Pour le reste, qui constitue l'essentiel de ton message, je n'ai rien à répondre - surtout, comme je l'ai dit maintes fois, que déjà sué sang et eau, en tant de lieux, sur tellement de topics, pour exprimer le sentiment de gâchis que je ressens devant les derniers films de Tarantino. Gâchis parce que je n'ai jamais nié son considérable talent, au contraire, et que la "nocivité" d'un film est d'autant plus grande qu'elle s'appuie sur le talent. Je rêve des films que j'aurais pu voir si le cinéaste avait employé ce talent à autre chose qu'à une légitimation constamment renouvelée de la vengance, s'il l'avait employé à des vertus plus enrichissantes, plus bénéfiques, plus stimulantes, plus "grandissantes" (Jackie Brown est là pour rappeler ce que ça donne). Et je ne veux surtout pas que l'on croie que je refuse l'ambigüité, le trouble, la noirceur, le malaise au cinéma. Absolument pas. Je pourrais citer tellement de cinéastes que j'adore et qui oeuvrent dans ces eaux-là (de Cronenberg à Bergman, de Buñuel à Hitchcock et tant d'autres...). Seulement, je ne décèle pas, contrairement à toi, la moindre ambigüité chez Tarantino, pas le plus petit trouble. Ses derniers films (ceux que j'ai vu) sont clairs comme de l'eau de roche. Les sentiments, les émotions qu'ils cherchent à stimuler, le propos qu'ils tentent de développer, la morale qu'ils défendent me semblent tout à fait limpides. Et je ne les accepte pas ; je les éprouve comme une agression pure et simple.

Voilà, cela peut sembler radical, excessif, borné, mais je ne peux pas faire autrement.
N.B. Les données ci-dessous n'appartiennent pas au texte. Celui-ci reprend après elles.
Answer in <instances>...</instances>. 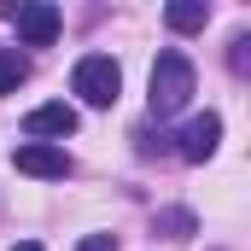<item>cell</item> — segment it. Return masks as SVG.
<instances>
[{
    "label": "cell",
    "mask_w": 251,
    "mask_h": 251,
    "mask_svg": "<svg viewBox=\"0 0 251 251\" xmlns=\"http://www.w3.org/2000/svg\"><path fill=\"white\" fill-rule=\"evenodd\" d=\"M187 100H193V59L176 53V47H164L158 64H152V111L170 117V111H181Z\"/></svg>",
    "instance_id": "cell-1"
},
{
    "label": "cell",
    "mask_w": 251,
    "mask_h": 251,
    "mask_svg": "<svg viewBox=\"0 0 251 251\" xmlns=\"http://www.w3.org/2000/svg\"><path fill=\"white\" fill-rule=\"evenodd\" d=\"M70 88H76L88 105H117V94H123V70H117V59H105V53H88V59H76Z\"/></svg>",
    "instance_id": "cell-2"
},
{
    "label": "cell",
    "mask_w": 251,
    "mask_h": 251,
    "mask_svg": "<svg viewBox=\"0 0 251 251\" xmlns=\"http://www.w3.org/2000/svg\"><path fill=\"white\" fill-rule=\"evenodd\" d=\"M12 164H18L24 176H35V181H64V176H70V152H64V146H47V140H24V146L12 152Z\"/></svg>",
    "instance_id": "cell-3"
},
{
    "label": "cell",
    "mask_w": 251,
    "mask_h": 251,
    "mask_svg": "<svg viewBox=\"0 0 251 251\" xmlns=\"http://www.w3.org/2000/svg\"><path fill=\"white\" fill-rule=\"evenodd\" d=\"M76 123H82V117H76V105H64V100H47V105H35V111L24 117V134L53 146V140H64V134H76Z\"/></svg>",
    "instance_id": "cell-4"
},
{
    "label": "cell",
    "mask_w": 251,
    "mask_h": 251,
    "mask_svg": "<svg viewBox=\"0 0 251 251\" xmlns=\"http://www.w3.org/2000/svg\"><path fill=\"white\" fill-rule=\"evenodd\" d=\"M12 24H18V41H29V47H53V35H59V6H47V0H24V6L12 12Z\"/></svg>",
    "instance_id": "cell-5"
},
{
    "label": "cell",
    "mask_w": 251,
    "mask_h": 251,
    "mask_svg": "<svg viewBox=\"0 0 251 251\" xmlns=\"http://www.w3.org/2000/svg\"><path fill=\"white\" fill-rule=\"evenodd\" d=\"M216 146H222V117H216V111H204V117H193V123L181 128V146H176V152H181L187 164H204Z\"/></svg>",
    "instance_id": "cell-6"
},
{
    "label": "cell",
    "mask_w": 251,
    "mask_h": 251,
    "mask_svg": "<svg viewBox=\"0 0 251 251\" xmlns=\"http://www.w3.org/2000/svg\"><path fill=\"white\" fill-rule=\"evenodd\" d=\"M164 24H170L176 35H193V29L210 24V6H204V0H176V6L164 12Z\"/></svg>",
    "instance_id": "cell-7"
},
{
    "label": "cell",
    "mask_w": 251,
    "mask_h": 251,
    "mask_svg": "<svg viewBox=\"0 0 251 251\" xmlns=\"http://www.w3.org/2000/svg\"><path fill=\"white\" fill-rule=\"evenodd\" d=\"M24 76H29V59L24 53H0V94H18Z\"/></svg>",
    "instance_id": "cell-8"
},
{
    "label": "cell",
    "mask_w": 251,
    "mask_h": 251,
    "mask_svg": "<svg viewBox=\"0 0 251 251\" xmlns=\"http://www.w3.org/2000/svg\"><path fill=\"white\" fill-rule=\"evenodd\" d=\"M158 234L181 240V234H193V216H187V210H164V216H158Z\"/></svg>",
    "instance_id": "cell-9"
},
{
    "label": "cell",
    "mask_w": 251,
    "mask_h": 251,
    "mask_svg": "<svg viewBox=\"0 0 251 251\" xmlns=\"http://www.w3.org/2000/svg\"><path fill=\"white\" fill-rule=\"evenodd\" d=\"M76 251H117V240H111V234H88Z\"/></svg>",
    "instance_id": "cell-10"
},
{
    "label": "cell",
    "mask_w": 251,
    "mask_h": 251,
    "mask_svg": "<svg viewBox=\"0 0 251 251\" xmlns=\"http://www.w3.org/2000/svg\"><path fill=\"white\" fill-rule=\"evenodd\" d=\"M12 251H41V246H35V240H24V246H12Z\"/></svg>",
    "instance_id": "cell-11"
}]
</instances>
Et en disant cela, je ne minimise pas le talent (incontestable) et les qualités (nombreuses) du bonhomme, sur lequel toi et les autres admirateurs serez plus à même que moi de s'épancher. :wink:
User avatar
Flol
smells like pee spirit
Posts: 45618
Joined: 14 Apr 03, 11:21

Re: Top Quentin Tarantino

Post by Flol »

Jack Carter wrote:Et Demi-Lune, il est où ? :mrgreen:
Il se fait plaisir en regardant des films :
Demi-Lune wrote:FILMS DÉCOUVERTS OU REDÉCOUVERTS
  • COMING HOME (Zhang Yimou, 2014) — 6,5/10
    L'EMPEREUR ET L'ASSASSIN (Chen Kaige, 1998) — 5,5/10
    ROLLERBALL (Norman Jewison, 1975) — 5/10
    HOSTILES (Scott Cooper, 2017) — 5/10
    SWIMMING POOL (François Ozon, 2003) — 4,5/10
    OPEN RANGE (Kevin Costner, 2003) — 4/10
User avatar
Thaddeus
Ewok on the wild side
Posts: 5665
Joined: 16 Feb 07, 22:49
Location: 1612 Havenhurst

Re: Top Quentin Tarantino

Post by Thaddeus »

Ce qui donne une moyenne au-dessus de 5. Pas de quoi se plaindre, donc.